» **Sección del documento**:
______________________________
Publicado: 10 de enero de 2010

      Desde que el ser humano adquirió capacidad pensante, ha tenido conciencia de la posibilidad de existir un más allá al que se llega tras la muerte. Enterramientos con vasijas de alimentos y bebidas al lado del difunto, atestiguan el deseo ancestral de facilitar la subsistencia en el viaje, o en la llagada a otro lugar que, generalmente ahora, se le llama Paraíso. Los egipcios, hace más de tres mil años, llevaron esta creencia, acorde con sus posibilidades terrenales, a altísimas cotas de atesoramiento de riqueza en sus tumbas, de cuya utilidad, para llegar a algún más allá, únicamente conocemos la aportada a los ladrones de tumbas, a los descubridores de ellas posteriormente, y a los gobiernos que ahora las explotan turísticamente. Todos han conseguido llegar un poco más allá, pero cercano; dentro de los límites de su vida en la Tierra.

      Todas las creencias religiosas que por este mundo han pasado y siguen pasando, han coincidido, y han fundamentado en esa primitiva impronta en nuestras mentes: vida después de la vida, el motivo primordial de la reclutación de feligreses, transformando, con el paso de los años, la ancestral costumbre de colocar alimentos y riquezas en la tumba del difunto, en la de aportar esa riqueza, o la prestación personal, a los autoproclamados delegados de ese supuesto más allá en este mundo terrenal. Adquieren, así, el salvoconducto a presentar en la entrada del paraíso.

      La llegada del socialismo, hace un siglo, envuelto en la denominación de “obra social” intentó suplantar a las religiones trasladando el paraíso desde el más allá a las proximidades a su ideología. De esa forma el socialismo, en principio ateo, ha ido adquiriendo similitud religiosa: ha evolucionado igual que ellas. Sus planteamientos teóricos son distintos de sus actuaciones prácticas; mantiene un numeroso grupo de feligreses cerrados a admitir sus incongruencias; sus dirigentes anteponen el beneficio gremial al beneficio común y en la consecución de sus finalidades han muerto millones de personas. Se diferencia de las religiones clásicas en el tiempo, en el lugar y en la designación de culpables por la limitación de beneficiados.
______________________________
» **Datos a continuación**:

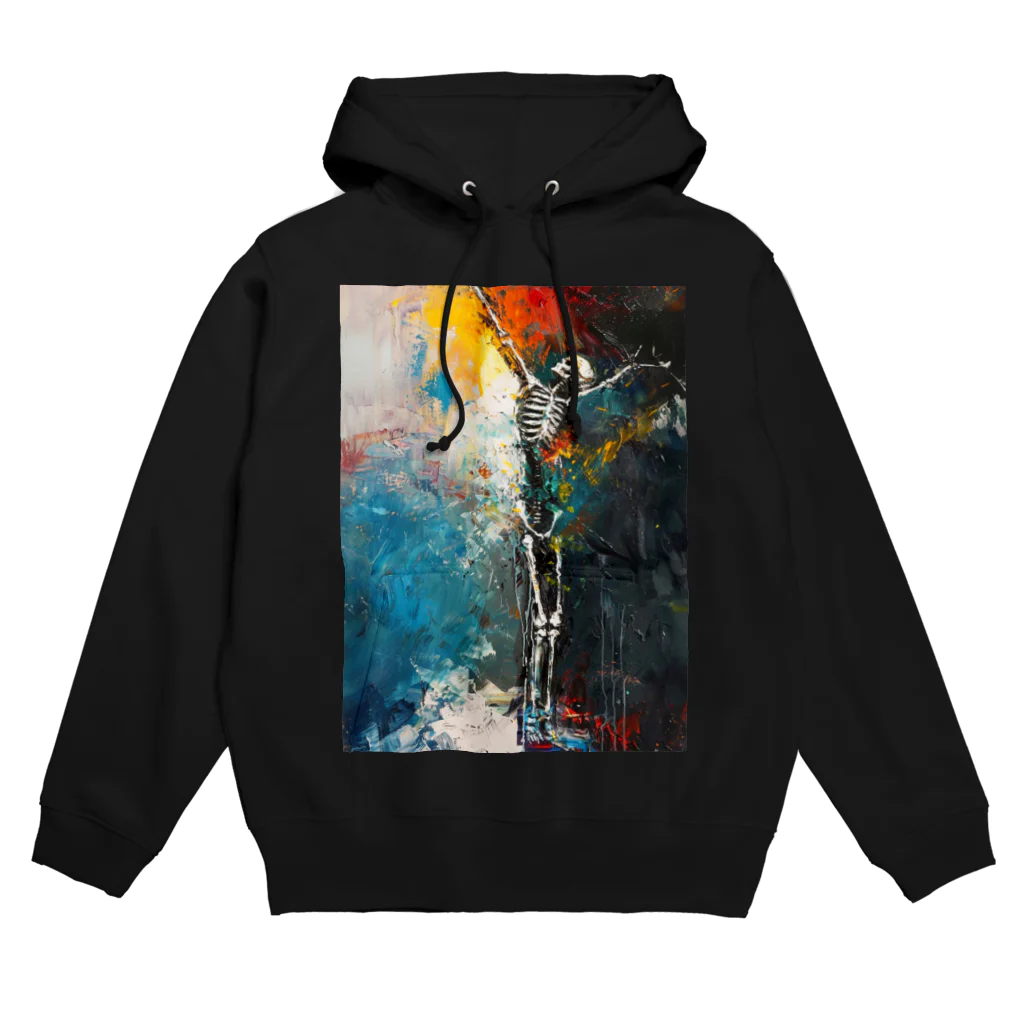 ARZMICOのfrom "Yanagi Collection" ver.02 Hoodie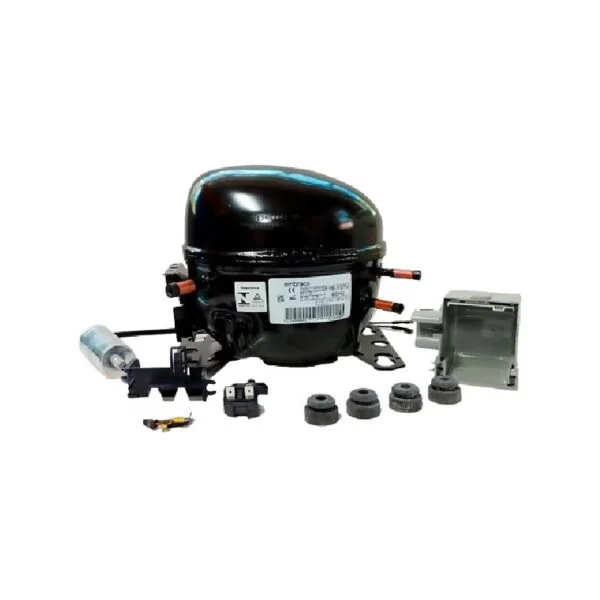 Compresor 1/3HP R134A 110V EMR100HLC Embraco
______________________________
» **Instrucción 1**:
Responde estas preguntas sobre la sección del documento:
(a) ¿Qué se colocaba al lado del difunto en los enterramientos que se mencionan?
(b) ¿Qué adquieren quienes aportan su riqueza o su prestación personal a los autoproclamados delegados del más allá?
(c) ¿Hace cuánto tiempo llegó el socialismo?
» **Instrucción 2**: Prosigue el texto sobre la creencia en el más allá y su relación con las religiones y el socialismo a partir de su última oración.

» **Respuesta del ejercicio 1**:
(a) Vasijas de alimentos y bebidas.
(b) El salvoconducto a presentar en la entrada del paraíso.
(c) Hace un siglo.

» **Respuesta del ejercicio 2**:
      Desde los sabios griegos hasta nuestros días el pensamiento humano (los filósofos), ha intentado desentrañar diferencias entre alma y espíritu. Disputa no resuelta que no ha podido negar ni demostrar científicamente, por ahora, la existencia de algo que conforma el cuerpo, forma parte de él, pero no es él y su desaparición supone la eliminación de la vida.

      En la conjunción de cuerpo y alma (espíritu) reside la vida humana a la que se añade, en hito democrático, un calificativo de racional: igual para todos. Cuando el sueño arrastra de la mente sus posibilidades de raciocinio acaba la vida. El alma deja de ser racional, pero permanecen en ella los sentimientos que hemos ido grabando, moldeando el espíritu, y serán el único bagaje que quedará impreso, al menos, hasta el día de la muerte; ¿más allá? Amor, odio, simpatía, antipatía, envidia, afecto, avaricia, miedo, enojo, honestidad, ira, perdón, humildad, soberbia, hostilidad, comprensión. En palabras cogidas de Heráclito: “el hombre, en la noche silenciosa, enciende la luz para sí mismo” escogiendo o moldeando sus hábitos y sus reacciones al amparo de su raciocinio. Esa es la riqueza, atrayente o rechazable, posible de copiar, imposible de usurpar, que tiene algunas probabilidades de llegar al más allá si el alma emigra. Lugar donde el alma se aloje en esos compartimentos opuestos que llamamos Cielo e Infierno. Sustentada eternamente con esos sentimientos acarreados.

      Ganar ese más allá, como se viene creyendo desde que el ser humano habita en el mundo, no reside en el valor o la cantidad de los materiales adquiridos durante la vida. Es seguro quedan aquí con insospechados fines. El último refugio en el pensamiento sobre la transcendencia es pensar que volará errante el alma, o el espíritu, llevando los sentimientos impresos en ella durante el día a día de toda su vida, y los disfrutará, tras la muerte, eternamente. Al Cielo, o al Infierno no se llega, parte el alma atada a ellos. Serán lo comportamientos que nos llevaremos. El Juicio Final no debe ser la separación de los buenos de los malos sino el cierre de las compuertas de separación entre ellos.

      La religión cristiana ha decretado la inexistencia del Limbo, donde situó durante siglos a los recién nacidos sin tiempo para elaborar sentimientos que los decantaran hacia el bien o hacia el mal. Puede se un error eclesial más, o un primer indicio de sus dudas en la existencia del más allá

¿Y si no existiera el más allá, el vagar por la eternidad?

      Sería la oportunidad, perdida para siempre, de haber podido disfrutar algún tiempo de los valores, riqueza propia, inviolable equipaje, que desearíamos llevar y encontrar en ese Paraíso exento de materialismo.

     La pesadumbre del raciocinio no reside en la elección del lugar ni del tiempo sino en la distinción de los valores humanos que pueden crear el Paraíso.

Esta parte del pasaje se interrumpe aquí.